Jak widać niektóre zadania są prozaiczne, ale o to właśnie chodzi w zadaniu lokalnym. To mechanizm, za pomocą którego mieszkańcy realizują podstawowe potrzeby nie zawsze dostrzegalne z poziomu gminy.

Warto dodać, że były swego czasu propozycje, aby stworzyć jeden budżet lokalny dla całej gminy i pieniądze przeznaczać dla tej miejscowości, która wygra rozpisany przez wójta konkurs. Miało to wymusić zdrową konkurencję między osiedlami i sołectwami. Jestem jednak sceptyczny wobec takiego rozwiązania. Gdyby przyjąć jeden budżet lokalny, wtedy z pewnością duże jednostki typu osiedle Suchy Las czy osiedle Suchy Las Wschód przegłosowałyby jednostki mniejsze. Dla mniejszych sołectw mogłoby to oznaczać zupełny brak środków na zadania lokalne. A przecież nie o to chodzi. Mieszkaniec  Biedruska czy Suchego Lasu nie powinien decydować o tym, co powstanie w Zielątkowie czy Jelonku i odwrotnie. Od 2015 r. każda miejscowość decyduje zatem o swoich lokalnych wydatkach samodzielnie. Po dwóch latach system ten chwalą nie tylko mieszkańcy, ale również jego dawni, zagorzali krytycy. Warto było zaufać ludziom!

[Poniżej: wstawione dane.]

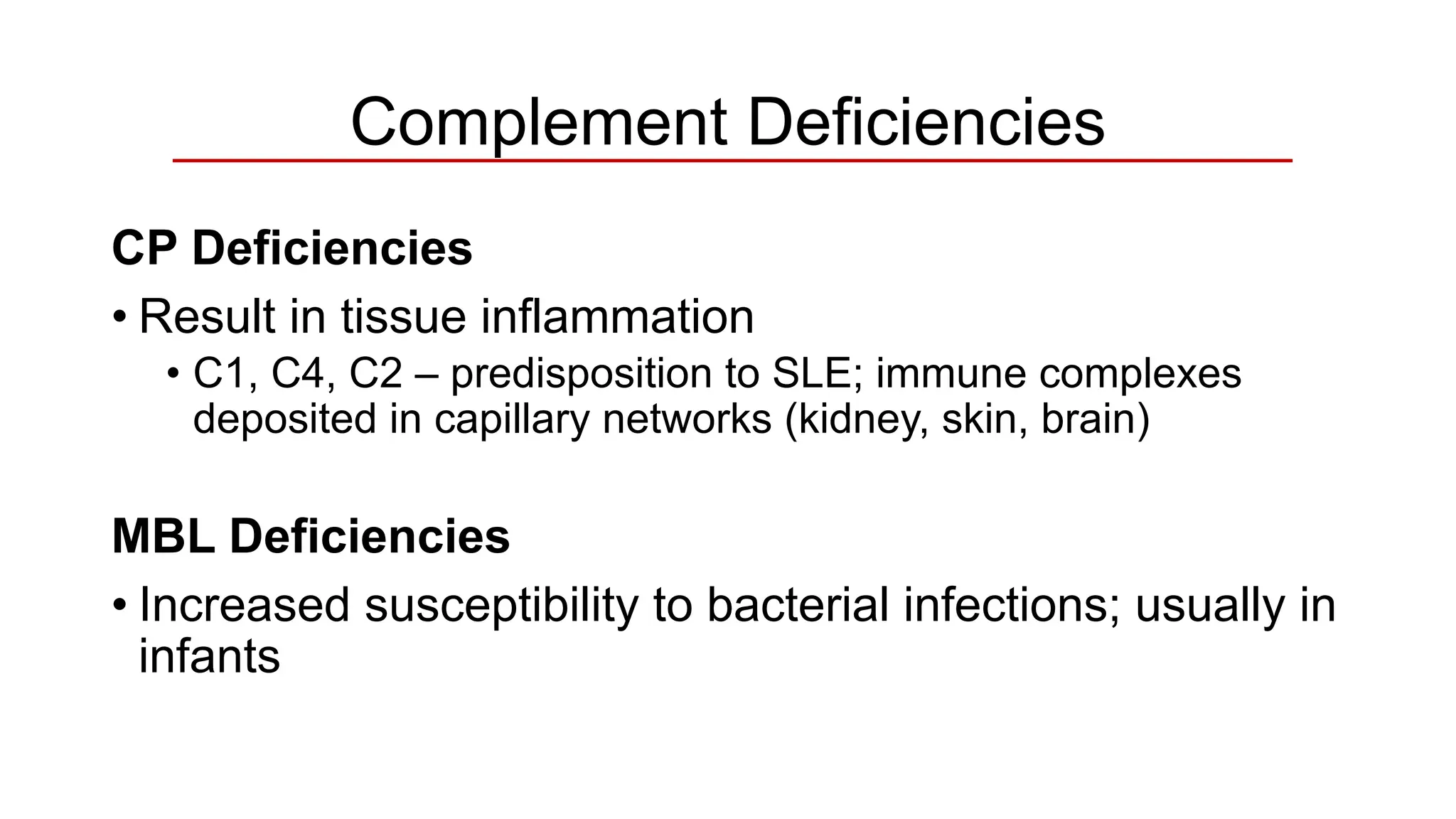 Complement Deficiencies

CP Deficiencies

• Result in tissue inflammation
 • C1, C4, C2 – predisposition to SLE; immune complexes deposited in capillary networks (kidney, skin, brain)

MBL Deficiencies

• Increased susceptibility to bacterial infections; usually in infants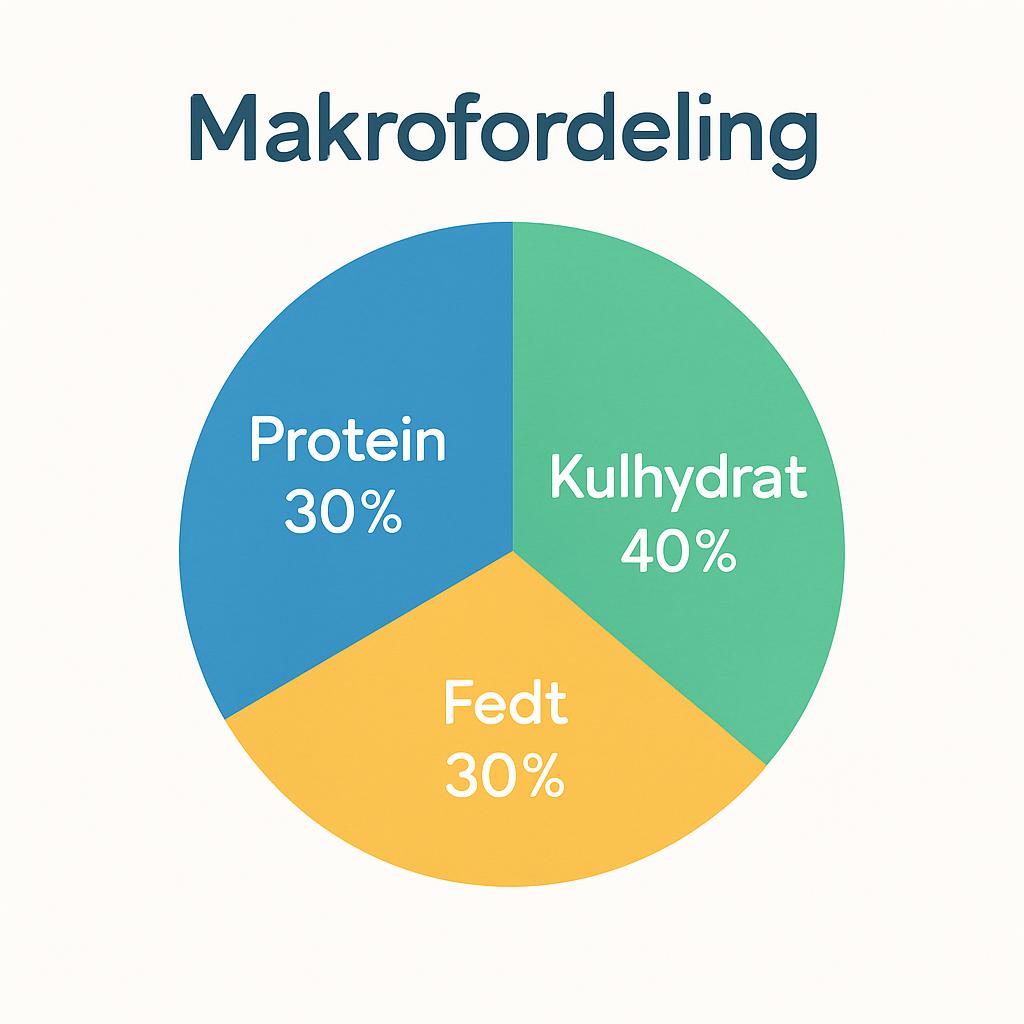 Makrofordeling

Protein
30%

Kulhydrat
40%

Fedt
30%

Nie ukrywam, że funkcjonujące rozwiązanie posiada też drobne wady. Będziemy we właściwych gremiach rozważać optymalizację pewnych procedur. Nie da się jednak zaprzeczyć, że dzisiejsze zadanie lokalne, to nasz budżet obywatelski, dający mieszkańcom realne prawo decydowania o tym, które potrzeby w ich małych ojczyznach są najpilniejsze do zrealizowania. Nie jest to też rozwiązanie kosztowne, bowiem Gmina Suchy Las w 2017 roku na zadania lokalne przeznaczy w sumie mniej niż pół procent swojego budżetu (ok. 0,41%).